Éditos

L’année des femmes

par Helen Faradji

Une semaine que le grand raout a commencé. Et impossible de ne pas s’en rendre compte. Tout ce qui a l’insigne honneur d’avoir été doté par la nature d’une paire de seins ou autre attribut du genre est bel et bien l’invité d’honneur de l’année.

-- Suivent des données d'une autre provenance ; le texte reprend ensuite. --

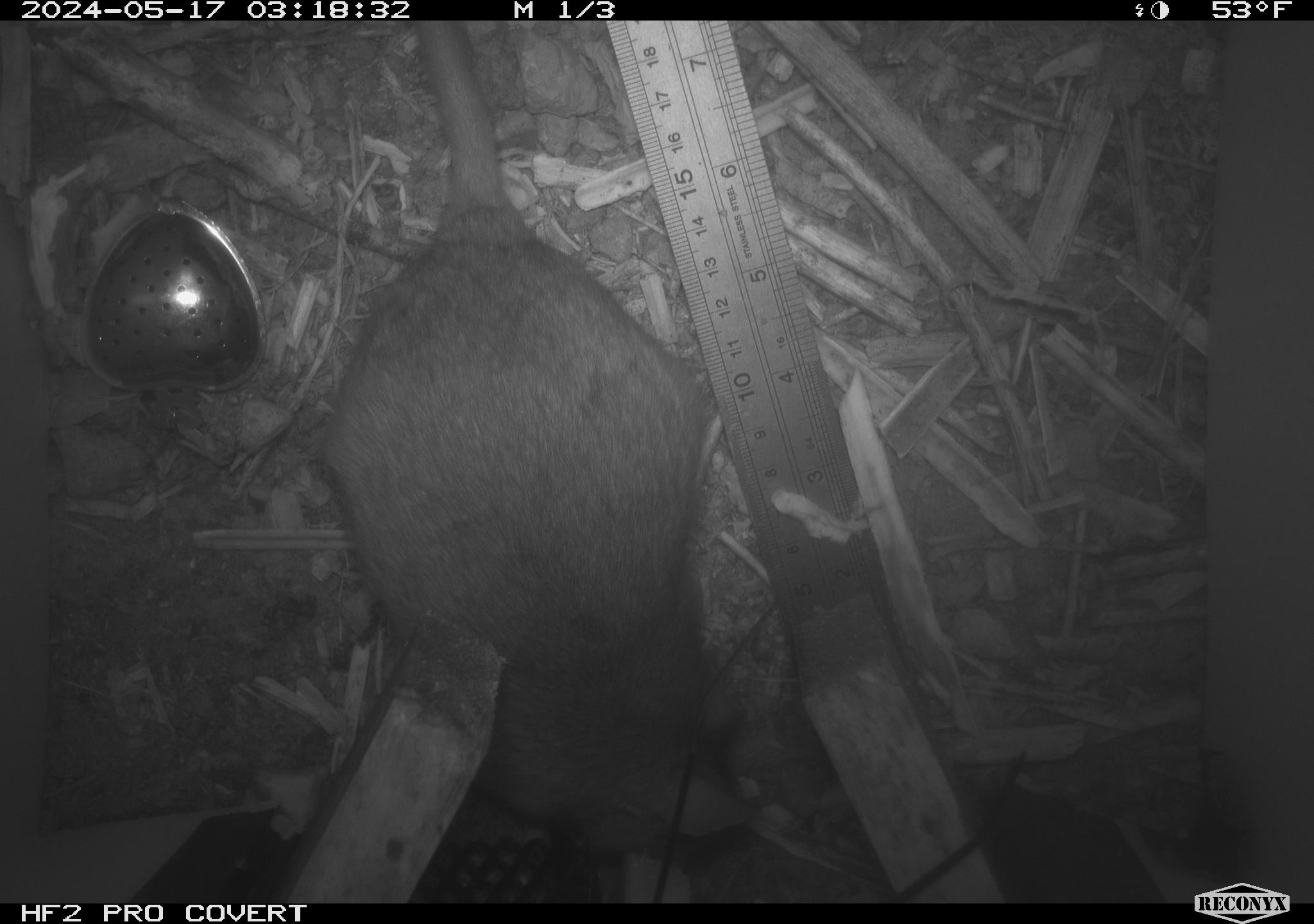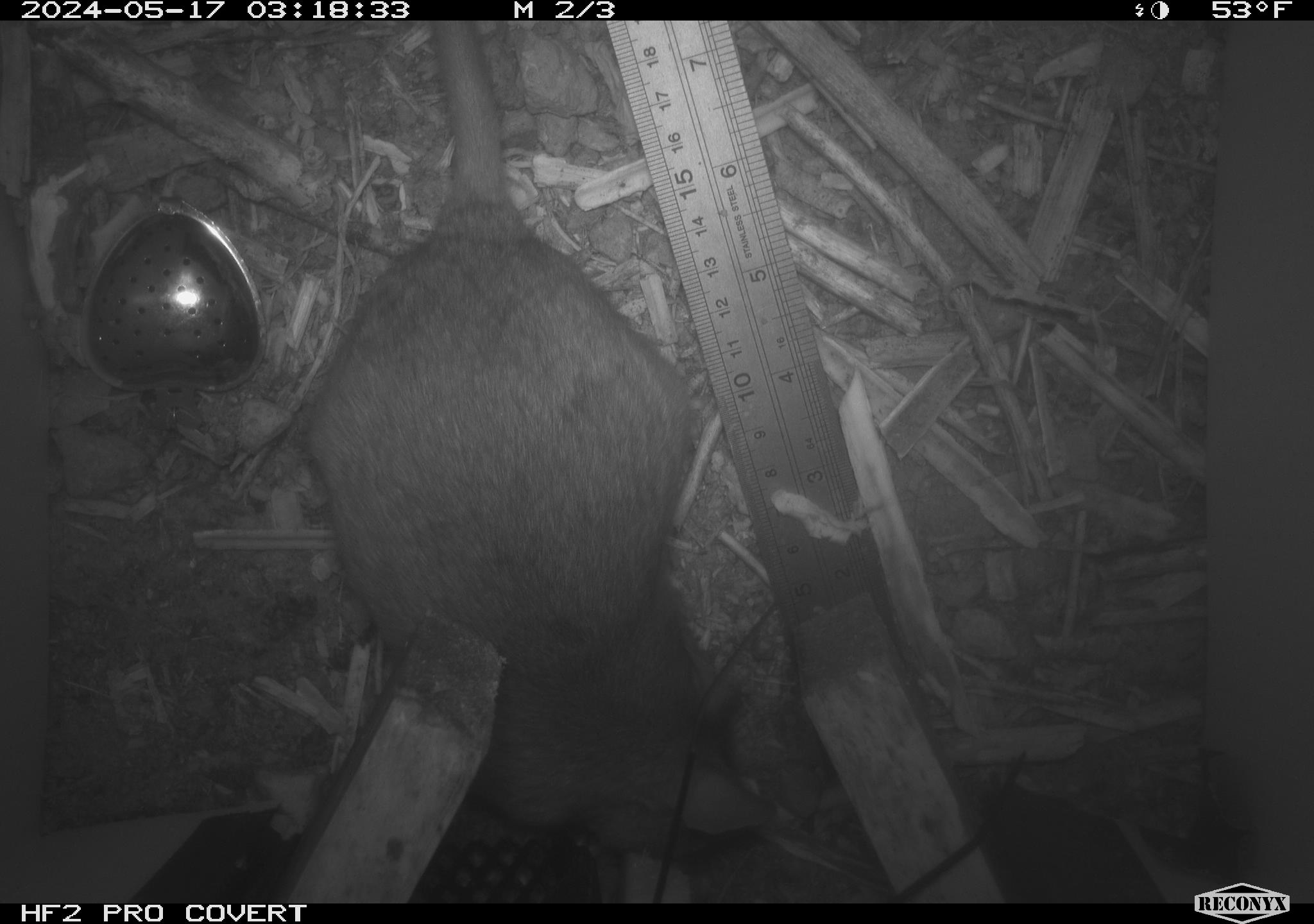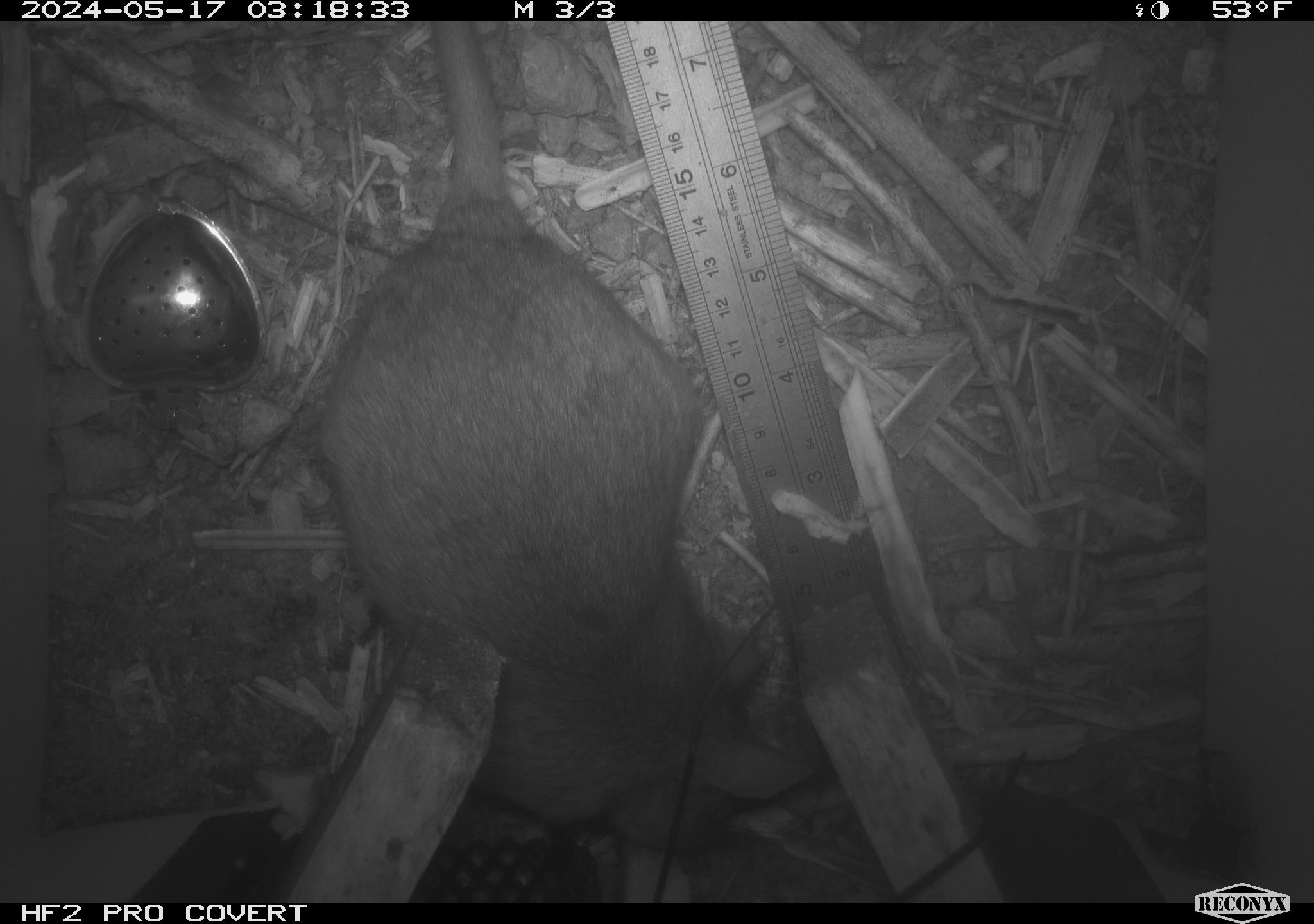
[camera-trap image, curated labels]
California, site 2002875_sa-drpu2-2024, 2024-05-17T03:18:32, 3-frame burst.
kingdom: Animalia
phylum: Chordata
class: Mammalia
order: Rodentia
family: Cricetidae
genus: Neotoma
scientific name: Neotoma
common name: pack rat or woodrat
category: neotoma species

Bien sûr, il y a d’abord l’affiche, ce doux visage d’Ingrid Bergman penché avec bienveillance sur tout ce qui grouille et grenouille sur la Croisette, et annonçait à sa façon la couleur. Il y a aussi eu le film d’ouverture, La tête haute, réalisé par Emmanuelle Bercot, une première à cette place depuis Diane Kurys en 1987 avec Un homme amoureux. Le film est manichéen ? Quelle importance. C’est une femme, rendez-vous compte, une femme qui l’a fait ! Même principe, a-t-on l’impression, pour l’horripilant jeu de « je t’aime, je t’aime plus, je ne t’aime plus » de Mon Roi de Maïwenn ou la romance incestueuse pré-fabriquée et chaotique Marguerite et Julien de Valérie Donzelli, pour ne pas parler de l’empâtée adaptation d’Amos Oz par Natalie Portman. Comme si être femme suffisait être le clou du spectacle… Il ne l’est, faut-il encore le rappeler, que si le cinéma est aussi rendez-vous, comme il l’est assurément dans Nahid, première réalisation de l’Iranienne Ida Panahandeh (Un certain Regard) aidant à mieux regarder cette femme empêchée de vivre une nouvelle histoire d’amour par des règles sociales iniques, ce dont son ex-mari profite bien.

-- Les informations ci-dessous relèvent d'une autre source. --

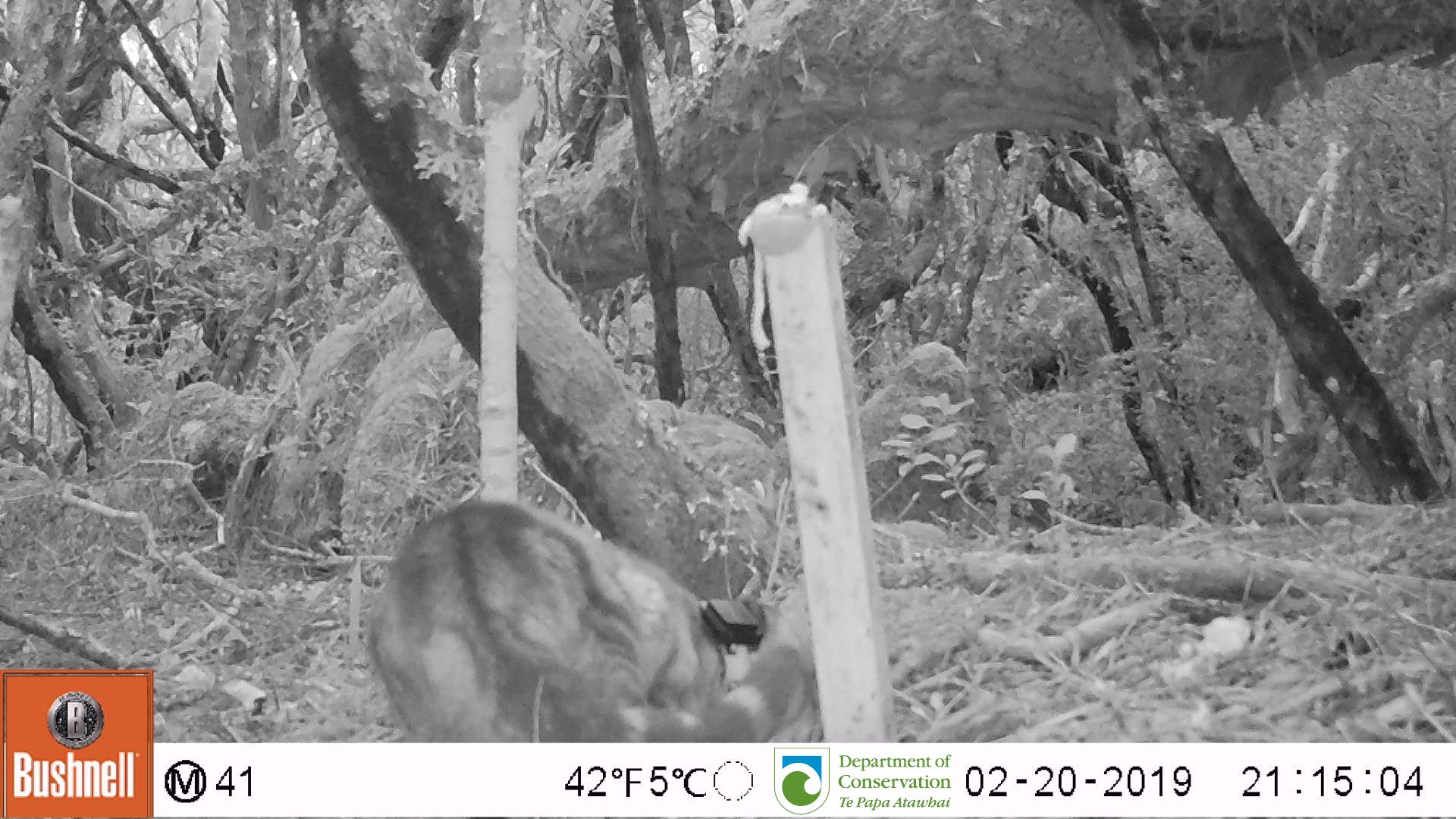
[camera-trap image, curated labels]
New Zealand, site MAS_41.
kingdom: Animalia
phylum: Chordata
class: Mammalia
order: Carnivora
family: Felidae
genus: Felis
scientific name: Felis catus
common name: domestic cat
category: cat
Cat (domestic cat) (Felis catus).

Si la question est abordée d’un pur point de vue mathématique, oui, les femmes sont là, derrière la caméra, à Cannes et l’enjeu qu’elles deviennent (enfin !) une force économique digne de ce nom et reconnu est débattu comme il se doit. Mais sur la forme, lorsque c’est sur ce qui se passe sur les écrans que l’on pose le regard, force est de constater, n’en déplaise aux faiseurs d’opinions toutes faites, que c’est pourtant bien quasi-uniquement du côté des hommes que l’on a pu trouver cette tant espérée mise en valeur de la figure féminine.

Car si la compétition reste affadie cette année par son manque d’éclat généralisé et semble principalement se colorer aux teintes de la déception, reste qu’au milieu paraît néanmoins émerger des films les plus forts un même thème : celui de la femme et de sa liberté.

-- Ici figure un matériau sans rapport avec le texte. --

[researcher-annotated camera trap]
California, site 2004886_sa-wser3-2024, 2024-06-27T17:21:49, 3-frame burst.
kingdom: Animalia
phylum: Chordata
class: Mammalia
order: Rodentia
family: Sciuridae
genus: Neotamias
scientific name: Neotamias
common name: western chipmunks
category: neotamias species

Liberté d’exister telle que l’on est, d’abord, traitée évidemment littéralement par le sublime, subversif et raffiné Carol de Todd Haynes transformant l’impériale Cate Blanchett en héroïne amoureuse, assumant avec une force et une vulnérabilité mêlées bouleversantes son désir pour une autre femme dans l’Amérique du début des années 50. Liberté encore de reconnaître que la vie, parfois, nous dépasse de tous bords tous côtés et que Nanni Moretti exprime dans son touchant Mia Madre à travers ce personnage de réalisatrice en panne d’elle-même, face à la mort de sa mère et son tournage désastreux, en offrant à Margherita Buy l’occasion de briller de tous ses feux touchants et vacillants. Liberté toujours, dans le Moutains May Depart de Jia Zhang-ke, où une femme, au cœur hésitant entre un mineur et un futur riche homme d’affaires en 1999, se retrouvera bien seule en 2014 avant d’être remplacée dans le cœur de son fils en 2025 par une femme plus âgée que lui, parcours gracieux et bouleversant sans cesse nourri par les questions chères à l’œuvre du réalisateur Chinois, à savoir comment être libre (d’aimer, de vivre, de préserver sa culture et ses traditions) dans un monde gouverné par les préoccupations économiques ? La réponse sera aussi belle qu’enlevante, au son du Go West des Pet Shop Boys.

Enfin, c’est aussi à la Quinzaine des Réalisateurs, que la liberté a pris le très joli visage de Fatima, dans le film éponyme de Philippe Faucon (une coproduction franco-canadienne), récit classique d’une mère-courage parlant quasi-exclusivement arabe et se saignant aux quatre veines pour élever ses deux filles, mais dont pas une scène n’est marquée de ce misérabilisme cliché venant généralement noyer ces portraits. Non, ici, c’est la douceur et l’intelligence qui prévalent, faisant de ce combat pour exister, de cet appel à une liberté intérieure, une lutte sans armes, émouvante et d’une évidente empathie.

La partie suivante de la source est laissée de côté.